▶ [Task details] Update the records from the beginning up to and including the line containing "5397 centimetres", changing every "viewer" to "observer" and leaving everything else unchanged, then give those lines again.
--- start Dataset excerpts ---
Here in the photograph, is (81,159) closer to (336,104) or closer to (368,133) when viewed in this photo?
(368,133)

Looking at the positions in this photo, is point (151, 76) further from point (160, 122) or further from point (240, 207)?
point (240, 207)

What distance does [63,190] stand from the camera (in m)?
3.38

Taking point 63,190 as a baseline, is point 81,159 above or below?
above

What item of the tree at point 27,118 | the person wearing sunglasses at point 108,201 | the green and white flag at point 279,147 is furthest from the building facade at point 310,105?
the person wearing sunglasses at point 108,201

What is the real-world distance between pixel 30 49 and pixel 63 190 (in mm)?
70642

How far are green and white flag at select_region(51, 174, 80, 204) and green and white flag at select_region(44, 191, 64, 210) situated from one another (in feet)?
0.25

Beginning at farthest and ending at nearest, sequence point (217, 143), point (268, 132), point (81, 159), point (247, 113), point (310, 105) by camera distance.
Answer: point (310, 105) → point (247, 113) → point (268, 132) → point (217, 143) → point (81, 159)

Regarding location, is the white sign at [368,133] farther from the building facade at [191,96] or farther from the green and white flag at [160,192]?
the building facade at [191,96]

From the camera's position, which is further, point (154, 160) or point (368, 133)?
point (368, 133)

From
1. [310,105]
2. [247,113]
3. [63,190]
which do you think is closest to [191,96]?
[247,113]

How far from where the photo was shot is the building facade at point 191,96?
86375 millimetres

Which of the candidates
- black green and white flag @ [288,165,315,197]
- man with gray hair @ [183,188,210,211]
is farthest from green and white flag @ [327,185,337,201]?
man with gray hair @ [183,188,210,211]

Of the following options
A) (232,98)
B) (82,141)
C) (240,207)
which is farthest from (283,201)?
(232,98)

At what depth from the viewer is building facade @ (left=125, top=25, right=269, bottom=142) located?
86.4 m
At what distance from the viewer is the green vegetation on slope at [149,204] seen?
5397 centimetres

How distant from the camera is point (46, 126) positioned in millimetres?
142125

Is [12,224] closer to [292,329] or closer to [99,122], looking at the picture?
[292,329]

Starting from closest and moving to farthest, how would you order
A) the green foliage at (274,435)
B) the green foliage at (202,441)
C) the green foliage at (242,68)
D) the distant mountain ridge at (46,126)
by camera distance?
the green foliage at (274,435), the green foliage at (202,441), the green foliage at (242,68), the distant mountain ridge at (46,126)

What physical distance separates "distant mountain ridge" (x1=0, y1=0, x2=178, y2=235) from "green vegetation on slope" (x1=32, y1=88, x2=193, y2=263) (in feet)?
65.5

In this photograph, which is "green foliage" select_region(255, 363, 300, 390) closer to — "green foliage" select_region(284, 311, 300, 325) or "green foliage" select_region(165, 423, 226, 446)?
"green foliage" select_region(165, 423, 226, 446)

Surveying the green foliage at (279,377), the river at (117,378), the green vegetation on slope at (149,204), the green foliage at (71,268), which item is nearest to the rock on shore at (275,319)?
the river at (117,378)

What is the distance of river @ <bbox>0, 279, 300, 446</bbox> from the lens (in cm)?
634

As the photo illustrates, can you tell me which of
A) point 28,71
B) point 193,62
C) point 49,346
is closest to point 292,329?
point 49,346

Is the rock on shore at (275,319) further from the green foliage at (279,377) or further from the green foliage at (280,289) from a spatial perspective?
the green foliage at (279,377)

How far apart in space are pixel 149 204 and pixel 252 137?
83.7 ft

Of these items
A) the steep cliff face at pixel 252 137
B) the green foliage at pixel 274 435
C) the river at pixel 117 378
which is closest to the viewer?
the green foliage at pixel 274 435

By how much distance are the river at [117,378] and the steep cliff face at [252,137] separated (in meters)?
--- end Dataset excerpts ---
▶ [Written reply]
Here in the photograph, is (81,159) closer to (336,104) or closer to (368,133) when viewed in this photo?
(368,133)

Looking at the positions in this photo, is point (151, 76) further from point (160, 122) or further from point (240, 207)?
point (240, 207)

What distance does [63,190] stand from the camera (in m)?
3.38

Taking point 63,190 as a baseline, is point 81,159 above or below?
above

What item of the tree at point 27,118 | the person wearing sunglasses at point 108,201 | the green and white flag at point 279,147 is furthest from the building facade at point 310,105?
the person wearing sunglasses at point 108,201

What is the real-world distance between pixel 30 49 and pixel 63 190 (in mm)?
70642

How far are green and white flag at select_region(51, 174, 80, 204) and green and white flag at select_region(44, 191, 64, 210) situated from one another (in feet)?
0.25

Beginning at farthest and ending at nearest, sequence point (217, 143), point (268, 132), point (81, 159), point (247, 113), point (310, 105) by camera distance.
Answer: point (310, 105) → point (247, 113) → point (268, 132) → point (217, 143) → point (81, 159)

Regarding location, is the white sign at [368,133] farther from the building facade at [191,96] or farther from the green and white flag at [160,192]?
the building facade at [191,96]

From the camera's position, which is further, point (154, 160) or point (368, 133)?
point (368, 133)

From
1. [310,105]
2. [247,113]
3. [63,190]
which do you think is closest to [191,96]?
[247,113]

How far from where the photo was shot is the building facade at point 191,96?
86375 millimetres

Which of the candidates
- black green and white flag @ [288,165,315,197]
- man with gray hair @ [183,188,210,211]
is farthest from green and white flag @ [327,185,337,201]?
man with gray hair @ [183,188,210,211]

Of the following options
A) (232,98)
B) (82,141)
C) (240,207)
which is farthest from (283,201)?
(232,98)

At what depth from the observer is building facade @ (left=125, top=25, right=269, bottom=142) located?
86.4 m
At what distance from the observer is the green vegetation on slope at [149,204] seen?
5397 centimetres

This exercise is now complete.